Al Gore’s Broken Record of Hypocrisy

Al Gore’s hypocrisy is well known: consuming ten times the average household’s electricity in his Tennessee mansion, buying a beachfront mansion in California while warning of sea level rise, flying in private jets while hectoring us about our carbon footprint, etc.

Turns out Gore’s investment fund, Generation Investment Management, dedicated to “sustainable” investing (ESG before it was the cool term) is in on the con, too. Bloomberg reports:

Espousing a mantra of “sustainable capitalism,” Generation says it aims to invest in businesses that support “an equitable, healthy and safe society” and minimize their contribution to global warming. Over time, it became one of the largest such firms, managing a peak $39 billion in 2021 before assets dropped to $30 billion last year. . . Its biggest fund slumped 28%—similar to competing funds—as markets reeled from Russia’s invasion of Ukraine, supply chain shocks and inflation. . .

There’s another, potentially more consequential issue: Despite Generation’s focus on environmental, social and governance—or ESG—factors, companies that make up almost half the holdings of its largest, $26.4 billion fund have increased their planet-warming greenhouse gas emissions in recent years.

Oops.

Bloomberg sensibly asks:

A recent report from researcher Morningstar Inc. ranked Generation highly among the funds most committed to sustainability. But last year’s losses, along with the growing carbon footprint of some of Generation’s holdings, highlight just how messy sustainable investing can be—and raise an uncomfortable question: If Gore and his partners struggle to deliver on lofty environmental and financial goals, can anyone?
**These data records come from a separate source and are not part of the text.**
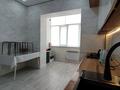 2-бөлмелі пәтер · 72 м² · 2/5 қабат, 29а мкр, 29А мкр. 64 64, бағасы: 21 млн ₸ в Актау — фото 9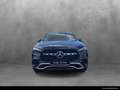 Mercedes-Benz GLA 180 GLA 180 Progressive/Panorama/LED/SHZ/Parktronic Noir - thumbnail 2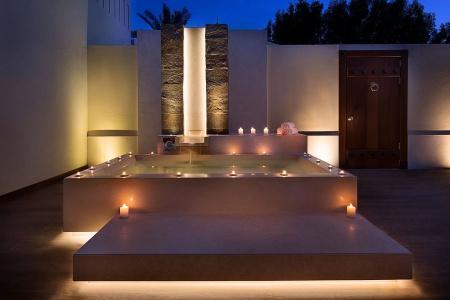 The Ritz-Carlton Ras Al Khaimah, Al Hamra Beach - 16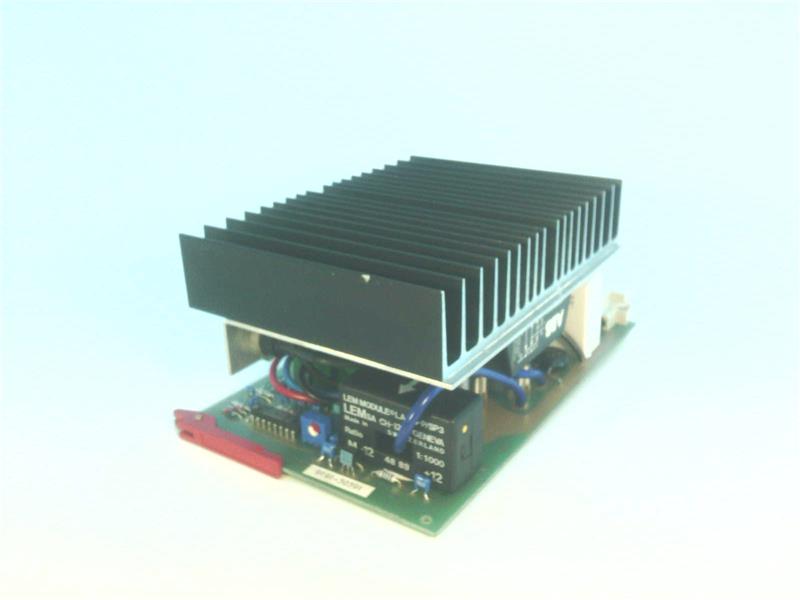 K TRON 9191-30391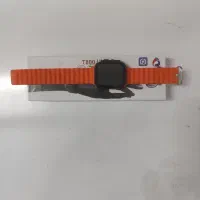 ساعت هوشمند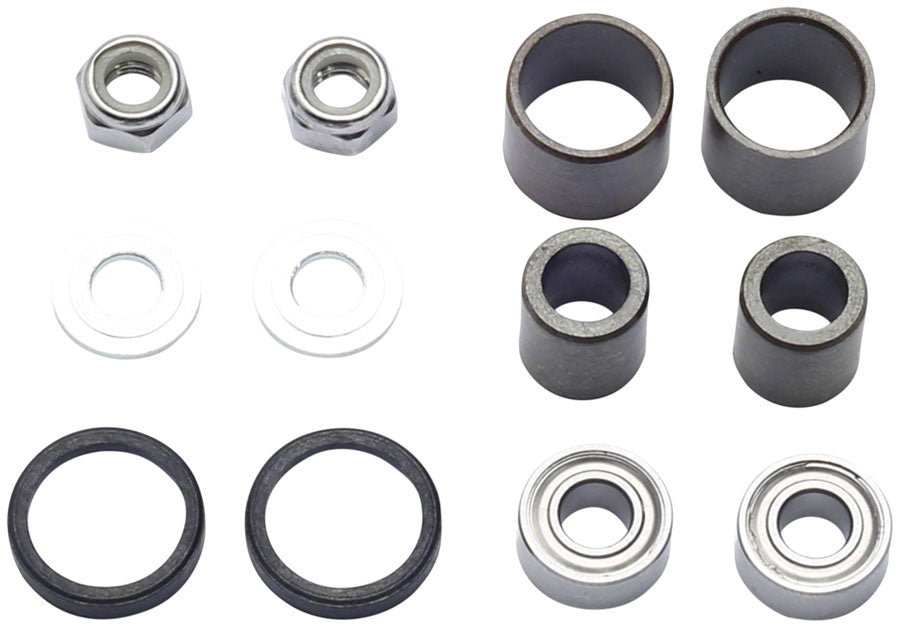 S-T1 Rebuild Kit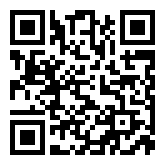 http://www.hoaujd.com/te/355851.html
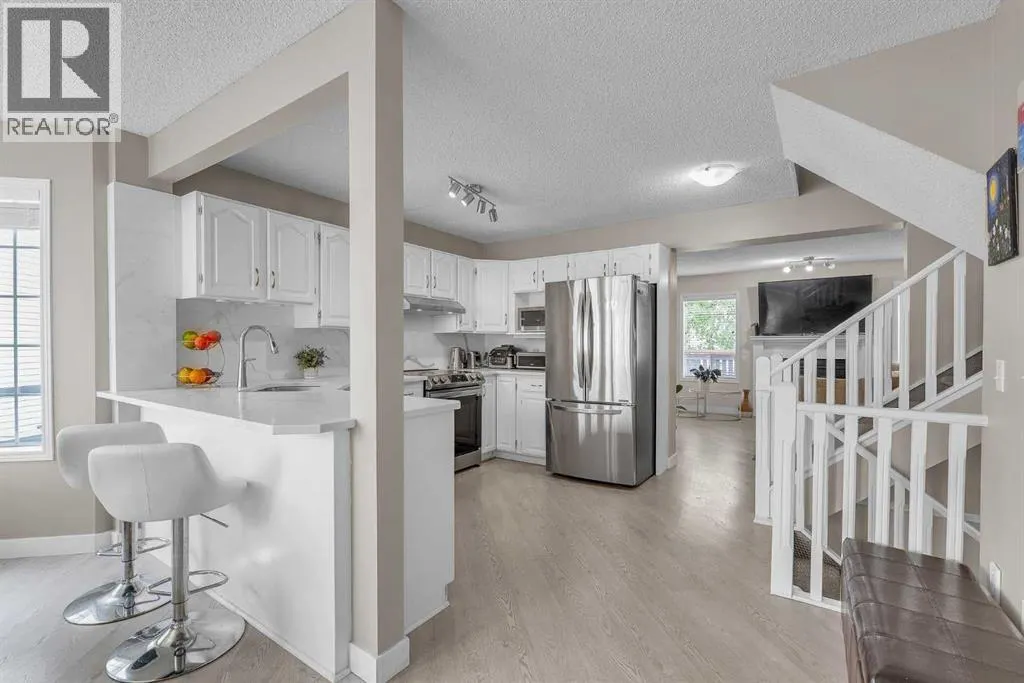 311 Citadel Terrace NW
A Bloomberg News analysis of emissions data for Generation’s investments paints a more complex picture. Its Global Equity fund held 42 companies at the end of last year. For each of them, Bloomberg examined the emissions those businesses reported annually from 2015 to 2021. Eighteen of the companies, accounting for 46% of the fund’s assets, showed increases from the first year of available data to the last. That was the highest of a dozen sustainable investment funds studied.